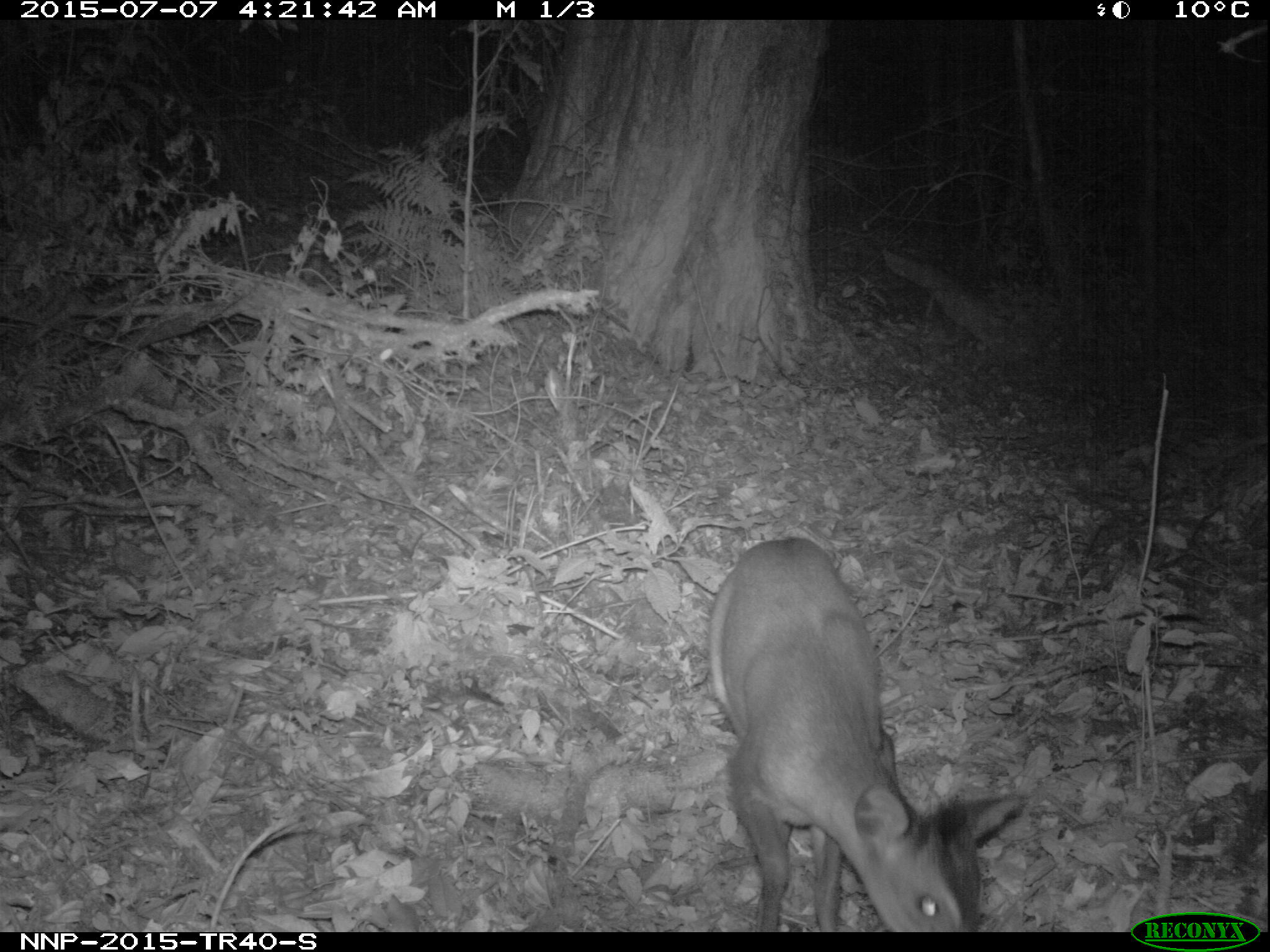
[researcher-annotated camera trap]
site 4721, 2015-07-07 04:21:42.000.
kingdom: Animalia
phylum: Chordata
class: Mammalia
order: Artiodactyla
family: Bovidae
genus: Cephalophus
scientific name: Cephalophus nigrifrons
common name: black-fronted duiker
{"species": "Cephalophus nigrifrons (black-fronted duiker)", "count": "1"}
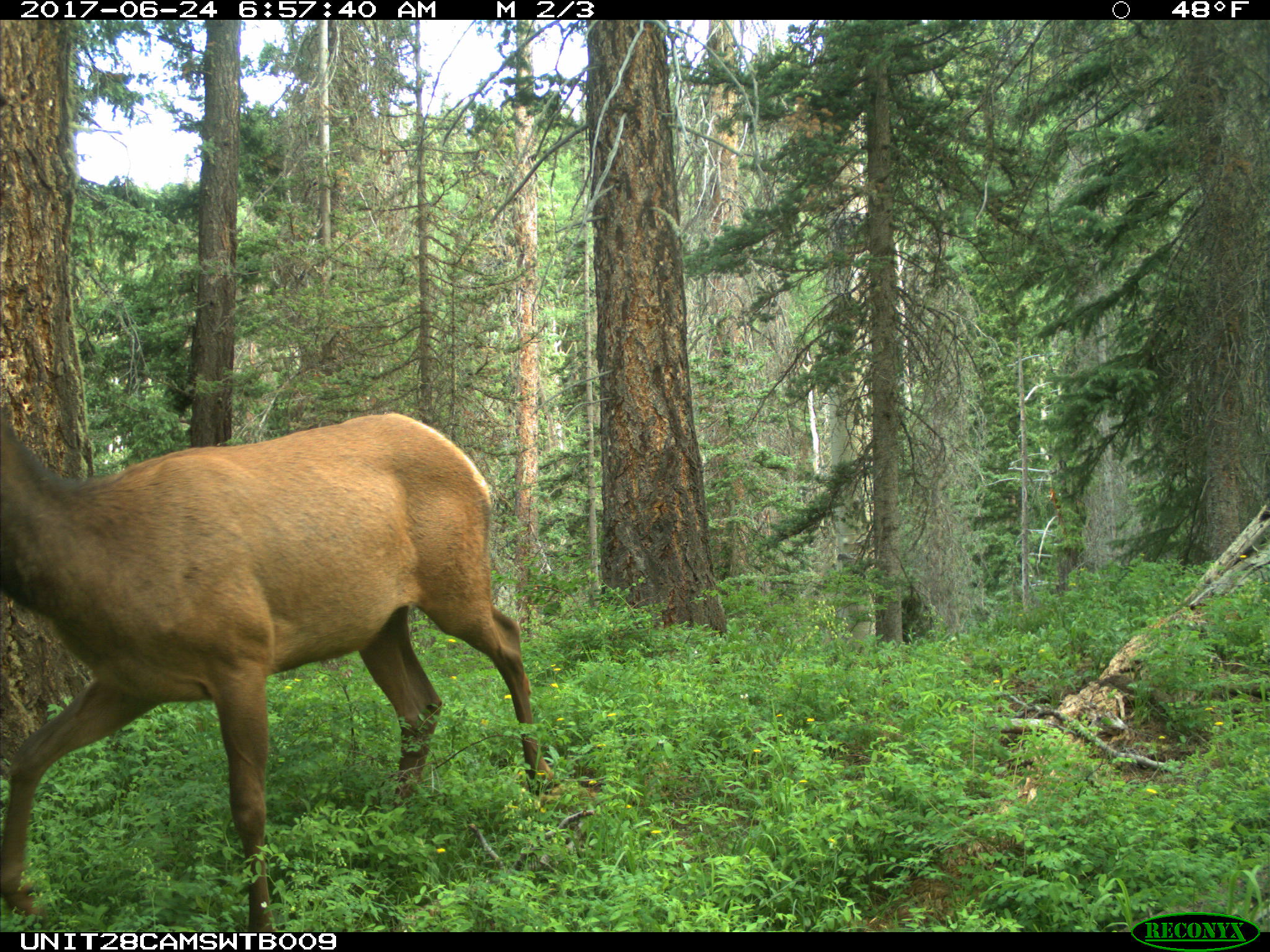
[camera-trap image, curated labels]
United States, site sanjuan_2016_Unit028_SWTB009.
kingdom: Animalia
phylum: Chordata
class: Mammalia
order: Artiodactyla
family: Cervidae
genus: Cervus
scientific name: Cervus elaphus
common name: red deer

**Exercise details:**
Respond with the exact lines above running from the one containing "scientific name: Cephalophus nigrifrons" to the one containing "family: Cervidae", both ends kept and no pictures included.

**Response box:**
scientific name: Cephalophus nigrifrons
common name: black-fronted duiker
{"species": "Cephalophus nigrifrons (black-fronted duiker)", "count": "1"}
[camera-trap image, curated labels]
United States, site sanjuan_2016_Unit028_SWTB009.
kingdom: Animalia
phylum: Chordata
class: Mammalia
order: Artiodactyla
family: Cervidae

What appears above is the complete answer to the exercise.